The sample size required in importance sampling

TL;DR

This paper establishes that the sample size needed for effective importance sampling is approximately exponential in the Kullback-Leibler divergence between the target and proposal measures, highlighting a sharp cutoff phenomenon.

Contribution

It provides a general theoretical result linking sample size to KL divergence and applies this to exponential family distributions, clarifying importance sampling efficiency.

Findings

Sample size is roughly exponential in D(ν||μ).

A cut-off phenomenon in sample size requirements is identified.

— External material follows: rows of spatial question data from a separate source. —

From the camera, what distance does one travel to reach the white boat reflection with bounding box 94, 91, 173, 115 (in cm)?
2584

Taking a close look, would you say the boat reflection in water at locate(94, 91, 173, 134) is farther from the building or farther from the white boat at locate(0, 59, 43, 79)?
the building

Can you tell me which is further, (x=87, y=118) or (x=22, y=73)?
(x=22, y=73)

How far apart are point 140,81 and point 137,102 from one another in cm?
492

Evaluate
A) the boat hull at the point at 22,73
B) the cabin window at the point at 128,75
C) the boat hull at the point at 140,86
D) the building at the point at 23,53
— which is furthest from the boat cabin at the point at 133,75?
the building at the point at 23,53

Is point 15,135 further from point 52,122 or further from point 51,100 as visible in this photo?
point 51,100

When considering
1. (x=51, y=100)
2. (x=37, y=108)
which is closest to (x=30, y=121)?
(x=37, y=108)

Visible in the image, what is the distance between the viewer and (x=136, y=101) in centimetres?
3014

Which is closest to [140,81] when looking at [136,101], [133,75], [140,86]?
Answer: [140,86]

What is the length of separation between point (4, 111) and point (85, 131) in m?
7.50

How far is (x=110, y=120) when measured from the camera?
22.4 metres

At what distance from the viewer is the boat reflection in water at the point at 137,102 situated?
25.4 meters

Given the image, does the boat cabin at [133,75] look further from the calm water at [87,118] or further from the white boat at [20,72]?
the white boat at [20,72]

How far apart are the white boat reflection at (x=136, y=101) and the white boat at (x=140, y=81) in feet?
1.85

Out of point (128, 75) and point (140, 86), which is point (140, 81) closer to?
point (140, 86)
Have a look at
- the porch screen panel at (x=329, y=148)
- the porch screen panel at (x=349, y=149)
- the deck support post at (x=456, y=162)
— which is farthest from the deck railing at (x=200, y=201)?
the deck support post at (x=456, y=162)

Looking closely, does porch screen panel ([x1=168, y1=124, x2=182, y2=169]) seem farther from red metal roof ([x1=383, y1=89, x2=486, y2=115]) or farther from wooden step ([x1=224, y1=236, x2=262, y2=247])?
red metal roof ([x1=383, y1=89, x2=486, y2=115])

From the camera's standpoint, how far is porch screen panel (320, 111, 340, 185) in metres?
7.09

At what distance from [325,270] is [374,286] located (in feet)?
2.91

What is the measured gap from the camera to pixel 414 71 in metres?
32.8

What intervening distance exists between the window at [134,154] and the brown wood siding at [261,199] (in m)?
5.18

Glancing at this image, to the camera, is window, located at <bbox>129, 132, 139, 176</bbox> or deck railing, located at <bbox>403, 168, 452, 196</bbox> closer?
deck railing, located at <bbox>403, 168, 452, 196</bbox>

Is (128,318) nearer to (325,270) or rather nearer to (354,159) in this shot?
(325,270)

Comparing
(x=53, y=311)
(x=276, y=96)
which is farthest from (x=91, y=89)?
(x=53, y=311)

Application to exponential families yields explicit formulas.

Abstract

The goal of importance sampling is to estimate the expected value of a given function with respect to a probability measure $\nu$ using a random sample of size $n$ drawn from a different probability measure $\mu$. If the two measures $\mu$ and $\nu$ are nearly singular with respect to each other, which is often the case in practice, the sample size required for accurate estimation is large. In this article it is shown that in a fairly general setting, a sample of size approximately $\exp(D(\nu||\mu))$ is necessary and sufficient for accurate estimation by importance sampling, where $D(\nu||\mu)$ is the Kullback-Leibler divergence of $\mu$ from $\nu$. In particular, the required sample size exhibits a kind of cut-off in the logarithmic scale. The theory is applied to obtain a general formula for the sample size required in importance sampling for one-parameter exponential families (Gibbs measures).